Should a blowout occur on a steer tire, the correct approach is to apply full acceleration and adjust the steering wheel to maintain a course going straight ahead as much as possible. The point of applying full power to the vehicle is that it will help the vehicle maintain a straight-forward course.
For some, this may seem counter intuitive, but it does make sense when you break it down. When a steer tire blows out, both the working tire and the blown out tire will pull in the direction of the blowout. At that point, your only hope is to rely on the four dive tires, which are always trying to push the vehicle in a straight line. By increasing forward thrust from the drive wheels, it helps to overcome the sideways pull of the blown tire. This will help overcome the sideways pull from the blowout.
Overcoming a Psychological Reaction
Of course, it is easy for us to write this out, but when a truck driver is in the seat, traveling down the highway at 70 mph, and they suddenly hear loud bang and immediate change in direction, how does one overcome the “natural instinct?”
Take a comparison between truck drivers and airplane pilots as one example. When a pilot needs to make a course correction, they have plenty of time to evaluate what kind of impact the move they make will have on the trajectory of the plane. A truck driver, on the other hand, literally may only have a second – or a fraction of a second – to make a critical life or death decision.
There are different reasons for tire blowouts that do not relate to tire maintenance. Whether it be from road debris or otherwise, truck drivers must put themselves in the mindset that if they suffer a steer tire blowout, it is critical they:
- Apply full power to the throttle;
- Make slight steering drift corrections, and;
- Decelerate slowly and pull over once the vehicle has stabilized.

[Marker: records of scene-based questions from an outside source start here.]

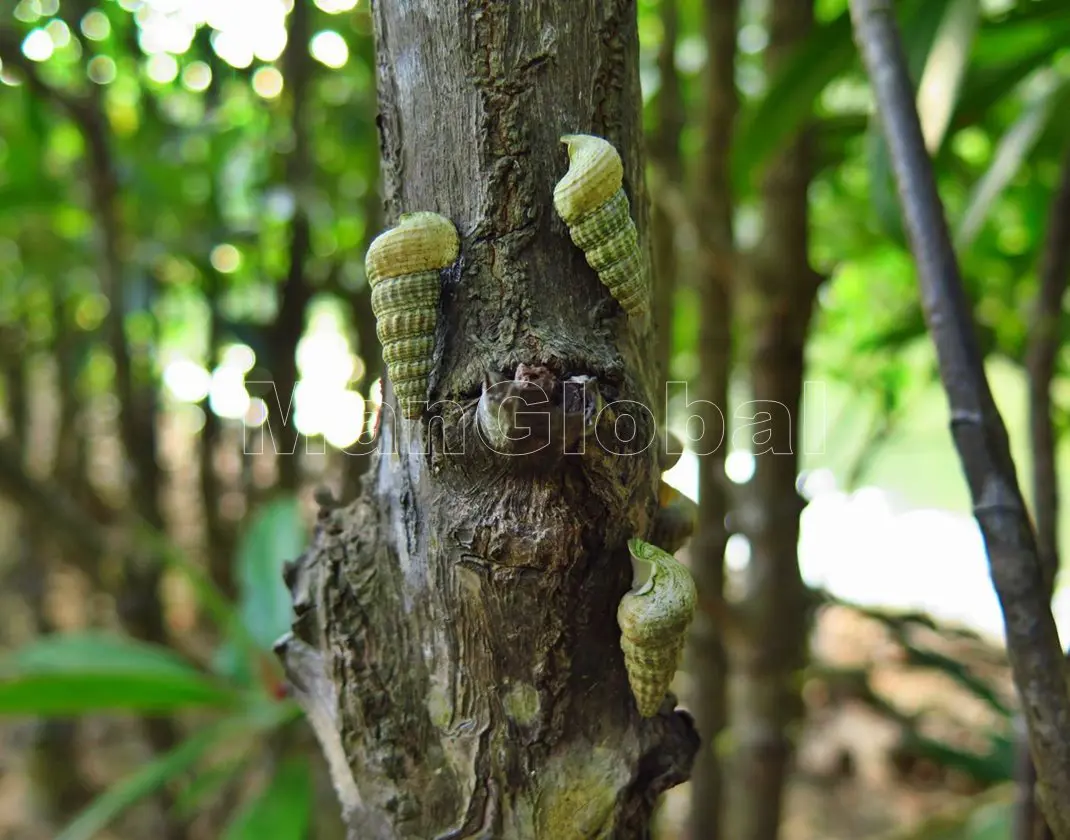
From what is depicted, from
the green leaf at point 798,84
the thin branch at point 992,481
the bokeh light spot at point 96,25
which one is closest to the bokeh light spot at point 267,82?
the bokeh light spot at point 96,25

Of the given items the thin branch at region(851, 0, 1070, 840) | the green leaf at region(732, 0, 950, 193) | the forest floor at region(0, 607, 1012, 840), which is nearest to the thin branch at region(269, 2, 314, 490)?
the green leaf at region(732, 0, 950, 193)

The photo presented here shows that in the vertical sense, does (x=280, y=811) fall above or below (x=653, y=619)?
below

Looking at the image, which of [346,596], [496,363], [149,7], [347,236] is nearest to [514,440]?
[496,363]

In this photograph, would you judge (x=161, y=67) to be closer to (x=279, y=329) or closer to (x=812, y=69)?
(x=279, y=329)

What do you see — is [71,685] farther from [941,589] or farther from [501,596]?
[941,589]

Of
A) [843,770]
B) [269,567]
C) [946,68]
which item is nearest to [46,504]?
[269,567]
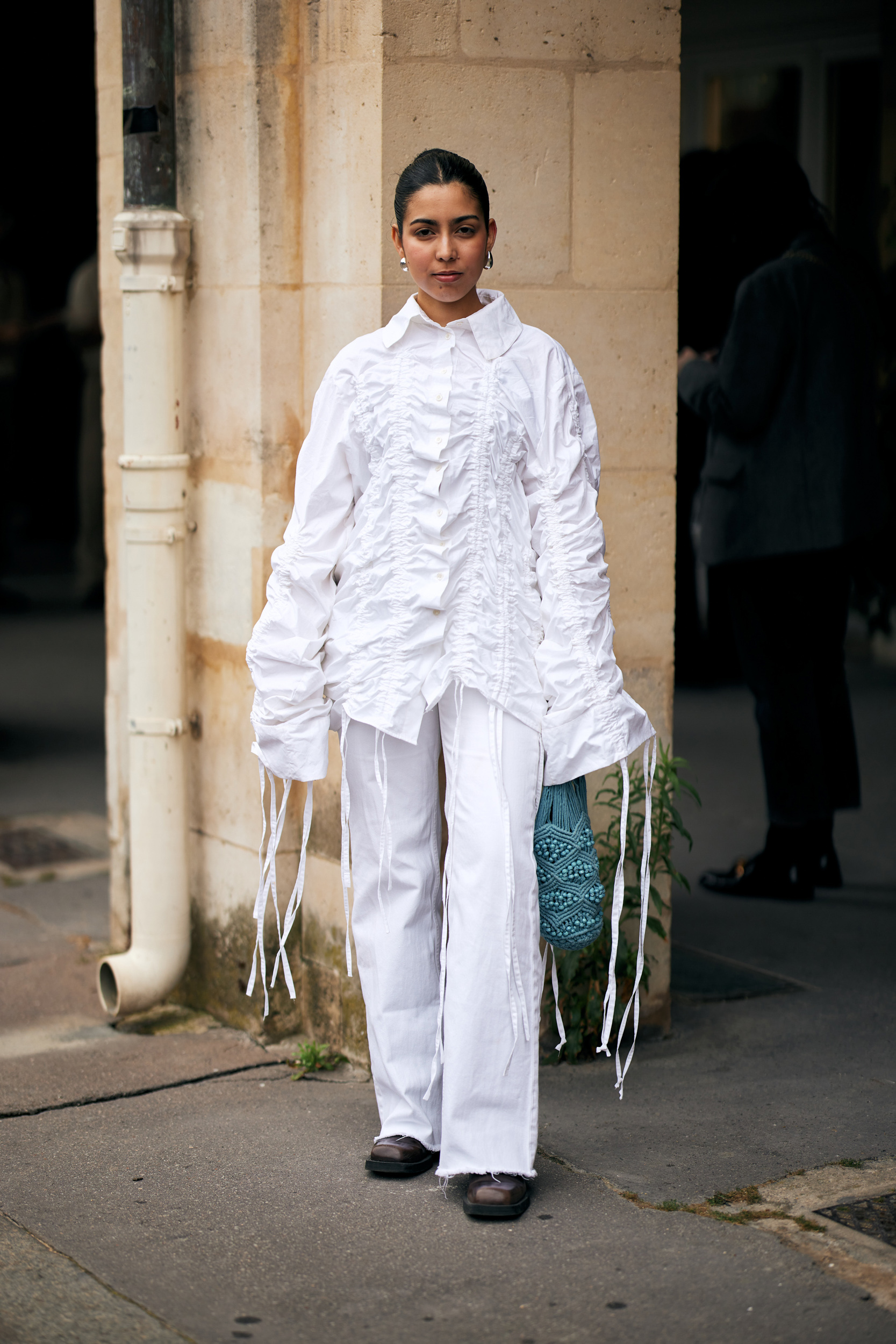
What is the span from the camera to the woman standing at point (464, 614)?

The key thing to note is that this is not a maneuver truck drivers get to practice. It is something that they simply must deal with when it occurs. It is important not to get rattled or let emotions or fear overcome the right course of action.
For a little inspiration on doing the right thing, there are more than a few YouTube videos out there that amply demonstrate what happens when a truck driver incorrectly responds to a steer tire blowout. Don’t let that be you. Stay calm and stay safe and you will get through it.